§ **DOCUMENT TEXT**

——————————

You obviously don't know what you're talking about. No 51% attack would be made near the end of a diff-recalc cycle unless there was no choice. And even then, you would still own 51% of the hashrate.

IIRC, someone did a study a while back analyzing a double-spend attack. 51% guaranteed you a 100% success rate at a double spend, but your chanced were still pretty good at lower hashrates. Example: You still had like a 90% chance of completing a double-spend attack if you only had like 40% of the network. It was within reason for someone with only 30-35% of the network to do this, but the odds were much lower.

There have been multiple times where a single pool has aproached 35%, which I consider to be dangerous for the above fact. You wouldn't need to spend 30Million USD to attack the network, you'd just need to attack and take control of the biggest pool. Or a few of the top pools where you controlled a good percentage. If any 5 out of the top 10 pools got attacked, we'd be screwed.

This is also just assuming you're attacking pools to take control of them. someone coordinating an attack this big would also attack any pools they couldn't take over, effectively removing their entire hashrate from the network.

——————————

[Dataset records]
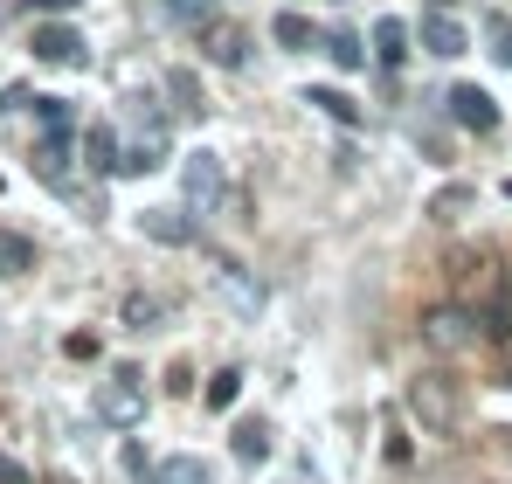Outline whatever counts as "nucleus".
Here are the masks:
<instances>
[{
    "instance_id": "obj_1",
    "label": "nucleus",
    "mask_w": 512,
    "mask_h": 484,
    "mask_svg": "<svg viewBox=\"0 0 512 484\" xmlns=\"http://www.w3.org/2000/svg\"><path fill=\"white\" fill-rule=\"evenodd\" d=\"M180 194H187V215H215L222 208V160L208 146H194L180 160Z\"/></svg>"
},
{
    "instance_id": "obj_2",
    "label": "nucleus",
    "mask_w": 512,
    "mask_h": 484,
    "mask_svg": "<svg viewBox=\"0 0 512 484\" xmlns=\"http://www.w3.org/2000/svg\"><path fill=\"white\" fill-rule=\"evenodd\" d=\"M409 408L423 415V429L450 436V422H457V388H450L443 374H416V381H409Z\"/></svg>"
},
{
    "instance_id": "obj_3",
    "label": "nucleus",
    "mask_w": 512,
    "mask_h": 484,
    "mask_svg": "<svg viewBox=\"0 0 512 484\" xmlns=\"http://www.w3.org/2000/svg\"><path fill=\"white\" fill-rule=\"evenodd\" d=\"M97 415H104V422H118V429H132V422L146 415V388H139V374H132V367H118V374L97 388Z\"/></svg>"
},
{
    "instance_id": "obj_4",
    "label": "nucleus",
    "mask_w": 512,
    "mask_h": 484,
    "mask_svg": "<svg viewBox=\"0 0 512 484\" xmlns=\"http://www.w3.org/2000/svg\"><path fill=\"white\" fill-rule=\"evenodd\" d=\"M35 63H56V70H84L90 63V42L77 35V28H63V21H49V28H35Z\"/></svg>"
},
{
    "instance_id": "obj_5",
    "label": "nucleus",
    "mask_w": 512,
    "mask_h": 484,
    "mask_svg": "<svg viewBox=\"0 0 512 484\" xmlns=\"http://www.w3.org/2000/svg\"><path fill=\"white\" fill-rule=\"evenodd\" d=\"M423 339L436 346V353H464V346L478 339V319H471L464 305H436V312L423 319Z\"/></svg>"
},
{
    "instance_id": "obj_6",
    "label": "nucleus",
    "mask_w": 512,
    "mask_h": 484,
    "mask_svg": "<svg viewBox=\"0 0 512 484\" xmlns=\"http://www.w3.org/2000/svg\"><path fill=\"white\" fill-rule=\"evenodd\" d=\"M443 104H450V118H457L464 132H492V125H499V104H492V97H485L478 83H457V90H450Z\"/></svg>"
},
{
    "instance_id": "obj_7",
    "label": "nucleus",
    "mask_w": 512,
    "mask_h": 484,
    "mask_svg": "<svg viewBox=\"0 0 512 484\" xmlns=\"http://www.w3.org/2000/svg\"><path fill=\"white\" fill-rule=\"evenodd\" d=\"M84 166L90 173H118V166H125V146H118L111 125H90L84 132Z\"/></svg>"
},
{
    "instance_id": "obj_8",
    "label": "nucleus",
    "mask_w": 512,
    "mask_h": 484,
    "mask_svg": "<svg viewBox=\"0 0 512 484\" xmlns=\"http://www.w3.org/2000/svg\"><path fill=\"white\" fill-rule=\"evenodd\" d=\"M215 284H222V298H236V312H243V319H256V312H263V284H256V277H243L236 263H222V277H215Z\"/></svg>"
},
{
    "instance_id": "obj_9",
    "label": "nucleus",
    "mask_w": 512,
    "mask_h": 484,
    "mask_svg": "<svg viewBox=\"0 0 512 484\" xmlns=\"http://www.w3.org/2000/svg\"><path fill=\"white\" fill-rule=\"evenodd\" d=\"M167 97H173V111H180V118H194V125L208 118V97H201L194 70H173V77H167Z\"/></svg>"
},
{
    "instance_id": "obj_10",
    "label": "nucleus",
    "mask_w": 512,
    "mask_h": 484,
    "mask_svg": "<svg viewBox=\"0 0 512 484\" xmlns=\"http://www.w3.org/2000/svg\"><path fill=\"white\" fill-rule=\"evenodd\" d=\"M374 56H381V70H402V56H409V28L388 14V21H374Z\"/></svg>"
},
{
    "instance_id": "obj_11",
    "label": "nucleus",
    "mask_w": 512,
    "mask_h": 484,
    "mask_svg": "<svg viewBox=\"0 0 512 484\" xmlns=\"http://www.w3.org/2000/svg\"><path fill=\"white\" fill-rule=\"evenodd\" d=\"M423 49L429 56H464V28H457L450 14H429L423 21Z\"/></svg>"
},
{
    "instance_id": "obj_12",
    "label": "nucleus",
    "mask_w": 512,
    "mask_h": 484,
    "mask_svg": "<svg viewBox=\"0 0 512 484\" xmlns=\"http://www.w3.org/2000/svg\"><path fill=\"white\" fill-rule=\"evenodd\" d=\"M139 229H146L153 242H187V236H194V222H187V215H173V208H146V215H139Z\"/></svg>"
},
{
    "instance_id": "obj_13",
    "label": "nucleus",
    "mask_w": 512,
    "mask_h": 484,
    "mask_svg": "<svg viewBox=\"0 0 512 484\" xmlns=\"http://www.w3.org/2000/svg\"><path fill=\"white\" fill-rule=\"evenodd\" d=\"M146 484H215V471H208L201 457H167V464H160Z\"/></svg>"
},
{
    "instance_id": "obj_14",
    "label": "nucleus",
    "mask_w": 512,
    "mask_h": 484,
    "mask_svg": "<svg viewBox=\"0 0 512 484\" xmlns=\"http://www.w3.org/2000/svg\"><path fill=\"white\" fill-rule=\"evenodd\" d=\"M270 35H277L284 49H326V35H319L305 14H277V28H270Z\"/></svg>"
},
{
    "instance_id": "obj_15",
    "label": "nucleus",
    "mask_w": 512,
    "mask_h": 484,
    "mask_svg": "<svg viewBox=\"0 0 512 484\" xmlns=\"http://www.w3.org/2000/svg\"><path fill=\"white\" fill-rule=\"evenodd\" d=\"M208 56H215V63H229V70H243V63H250L243 28H208Z\"/></svg>"
},
{
    "instance_id": "obj_16",
    "label": "nucleus",
    "mask_w": 512,
    "mask_h": 484,
    "mask_svg": "<svg viewBox=\"0 0 512 484\" xmlns=\"http://www.w3.org/2000/svg\"><path fill=\"white\" fill-rule=\"evenodd\" d=\"M270 457V422H236V464H263Z\"/></svg>"
},
{
    "instance_id": "obj_17",
    "label": "nucleus",
    "mask_w": 512,
    "mask_h": 484,
    "mask_svg": "<svg viewBox=\"0 0 512 484\" xmlns=\"http://www.w3.org/2000/svg\"><path fill=\"white\" fill-rule=\"evenodd\" d=\"M21 270H35V242L0 229V277H21Z\"/></svg>"
},
{
    "instance_id": "obj_18",
    "label": "nucleus",
    "mask_w": 512,
    "mask_h": 484,
    "mask_svg": "<svg viewBox=\"0 0 512 484\" xmlns=\"http://www.w3.org/2000/svg\"><path fill=\"white\" fill-rule=\"evenodd\" d=\"M305 104H319V111H326V118H340V125H360V104L340 97V90H326V83H312V90H305Z\"/></svg>"
},
{
    "instance_id": "obj_19",
    "label": "nucleus",
    "mask_w": 512,
    "mask_h": 484,
    "mask_svg": "<svg viewBox=\"0 0 512 484\" xmlns=\"http://www.w3.org/2000/svg\"><path fill=\"white\" fill-rule=\"evenodd\" d=\"M167 14L180 21V28H201V35L215 28V0H167Z\"/></svg>"
},
{
    "instance_id": "obj_20",
    "label": "nucleus",
    "mask_w": 512,
    "mask_h": 484,
    "mask_svg": "<svg viewBox=\"0 0 512 484\" xmlns=\"http://www.w3.org/2000/svg\"><path fill=\"white\" fill-rule=\"evenodd\" d=\"M326 56H333L340 70H360V63H367V49H360V35H346V28H333V35H326Z\"/></svg>"
},
{
    "instance_id": "obj_21",
    "label": "nucleus",
    "mask_w": 512,
    "mask_h": 484,
    "mask_svg": "<svg viewBox=\"0 0 512 484\" xmlns=\"http://www.w3.org/2000/svg\"><path fill=\"white\" fill-rule=\"evenodd\" d=\"M35 111H42V132H49V139L70 132V104H63V97H35Z\"/></svg>"
},
{
    "instance_id": "obj_22",
    "label": "nucleus",
    "mask_w": 512,
    "mask_h": 484,
    "mask_svg": "<svg viewBox=\"0 0 512 484\" xmlns=\"http://www.w3.org/2000/svg\"><path fill=\"white\" fill-rule=\"evenodd\" d=\"M236 395H243V374H236V367H222V374L208 381V408H229Z\"/></svg>"
},
{
    "instance_id": "obj_23",
    "label": "nucleus",
    "mask_w": 512,
    "mask_h": 484,
    "mask_svg": "<svg viewBox=\"0 0 512 484\" xmlns=\"http://www.w3.org/2000/svg\"><path fill=\"white\" fill-rule=\"evenodd\" d=\"M153 319H160V298H146V291H139V298H125V325H132V332H146Z\"/></svg>"
},
{
    "instance_id": "obj_24",
    "label": "nucleus",
    "mask_w": 512,
    "mask_h": 484,
    "mask_svg": "<svg viewBox=\"0 0 512 484\" xmlns=\"http://www.w3.org/2000/svg\"><path fill=\"white\" fill-rule=\"evenodd\" d=\"M0 484H35V471H28L21 457H7V450H0Z\"/></svg>"
},
{
    "instance_id": "obj_25",
    "label": "nucleus",
    "mask_w": 512,
    "mask_h": 484,
    "mask_svg": "<svg viewBox=\"0 0 512 484\" xmlns=\"http://www.w3.org/2000/svg\"><path fill=\"white\" fill-rule=\"evenodd\" d=\"M492 56H499V63H512V28H506V21L492 28Z\"/></svg>"
},
{
    "instance_id": "obj_26",
    "label": "nucleus",
    "mask_w": 512,
    "mask_h": 484,
    "mask_svg": "<svg viewBox=\"0 0 512 484\" xmlns=\"http://www.w3.org/2000/svg\"><path fill=\"white\" fill-rule=\"evenodd\" d=\"M35 7H63V14H70V7H77V0H35Z\"/></svg>"
},
{
    "instance_id": "obj_27",
    "label": "nucleus",
    "mask_w": 512,
    "mask_h": 484,
    "mask_svg": "<svg viewBox=\"0 0 512 484\" xmlns=\"http://www.w3.org/2000/svg\"><path fill=\"white\" fill-rule=\"evenodd\" d=\"M436 7H443V0H436Z\"/></svg>"
},
{
    "instance_id": "obj_28",
    "label": "nucleus",
    "mask_w": 512,
    "mask_h": 484,
    "mask_svg": "<svg viewBox=\"0 0 512 484\" xmlns=\"http://www.w3.org/2000/svg\"><path fill=\"white\" fill-rule=\"evenodd\" d=\"M506 194H512V187H506Z\"/></svg>"
}]
</instances>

——————————

Reproduce word for word the stretch of the comment on 51% attacks from "You obviously don't" through "of the hashrate.".

You obviously don't know what you're talking about. No 51% attack would be made near the end of a diff-recalc cycle unless there was no choice. And even then, you would still own 51% of the hashrate.